Starcie dwóch niepokonanych freaków na horyzoncie? To byłby wielki hit
Niepokonany freakfighter wyzwał do walki gwiazdora Fame MMA. Ewentualny pojedynek między zawodnikami byłby prawdziwym hitem.
Wojciech "Rekordzista" Sobierajski stoczył poprzedni pojedynek 9 marca ubiegłego roku. Wówczas na Clout MMA 4 skrzyżował rękawice z Rafałem "Boro" Borkowskim.
Tamto starcie rozstrzygnęło się na pełnym dystansie. Sobierajski zwyciężył je jednogłośną decyzją sędziów i dopisał kolejną wygraną do nieskazitelnego bilansu.
Niedawno o freakfighterze zrobiło się głośno z innego powodu.

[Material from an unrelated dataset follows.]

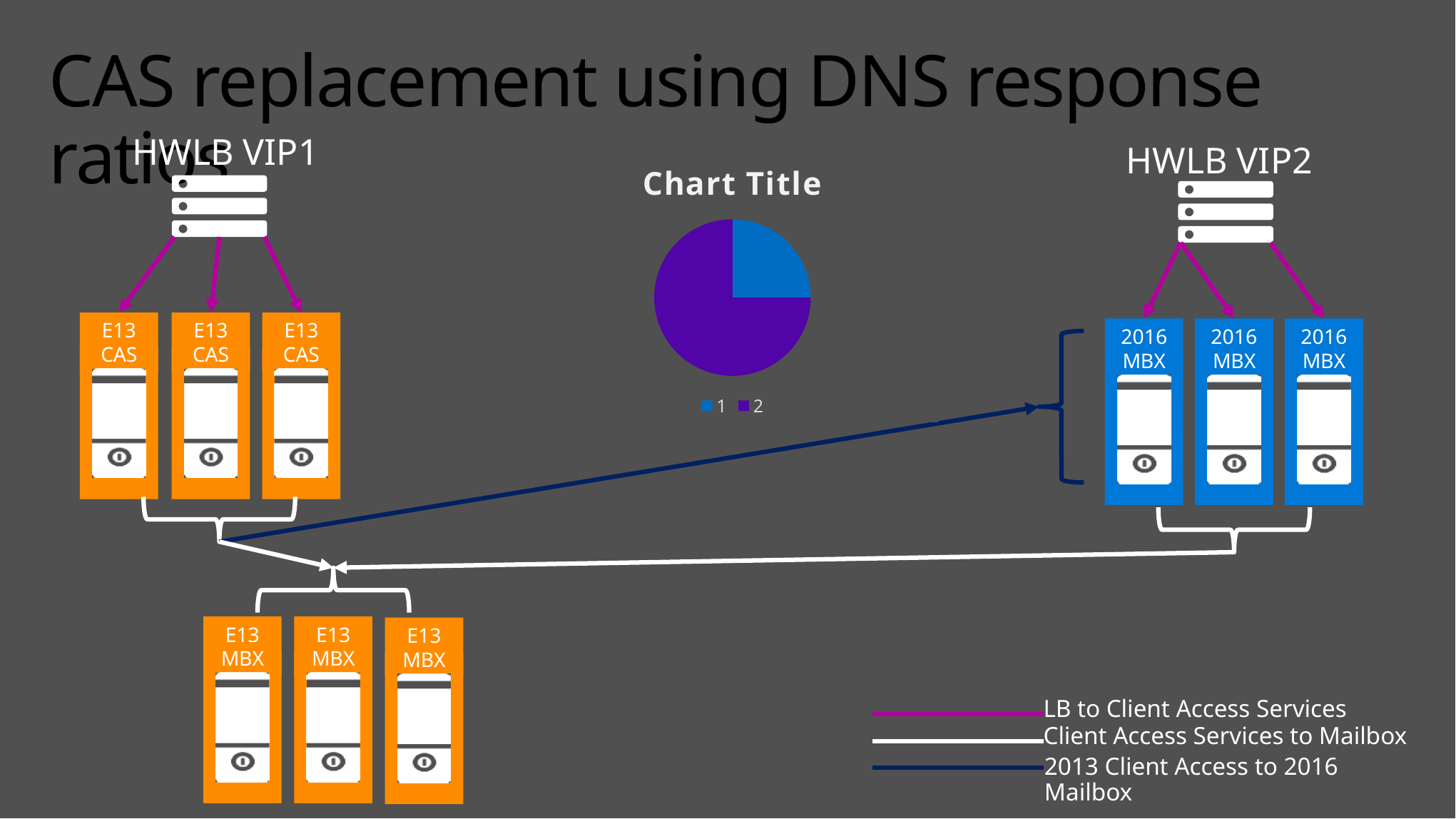
What kind of chart is shown on the slide? pie chart What colour is the slice labelled 2 in the pie chart? purple Which slice of the pie chart is the smallest? 1 Which slice is larger in the pie chart, 1 or 2? 2 How many slices does the pie chart have? 2 How many entries does the chart's legend list? 2 Which slice of the pie chart is the largest? 2 What is the title of the chart? Chart Title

Wszystko za sprawą jego kolejnego, imponującego rekordu.
Sobierajski pobił wynik Davida Gogginsa i w ciągu 24 godzin podciągnął się 4030 razy na drążku. Po ukończeniu próby zdradził, co jest jego kolejnym celem.
"Rekordzista" wyzwał do walki innego, niepokonanego freakfightera. Wyraził chęć do zmierzenia się z Kamilem "Taazym" Mataczyńskim.
- Goggins został rozłupany. Teraz na następnego gościa do rozłupania wyzywam "Taazy’ego". Ja niepokonany, Ty niepokonany. Jedziemy z tym - mówił Sobierajski.
"Taazy", który został wyzwany przez "Rekordzistę", stoczył poprzedni pojedynek 7 grudnia na Fame MMA 23. Wówczas w walce wieczoru pokonał na pełnym dystansie Adama "AJ" Josefa.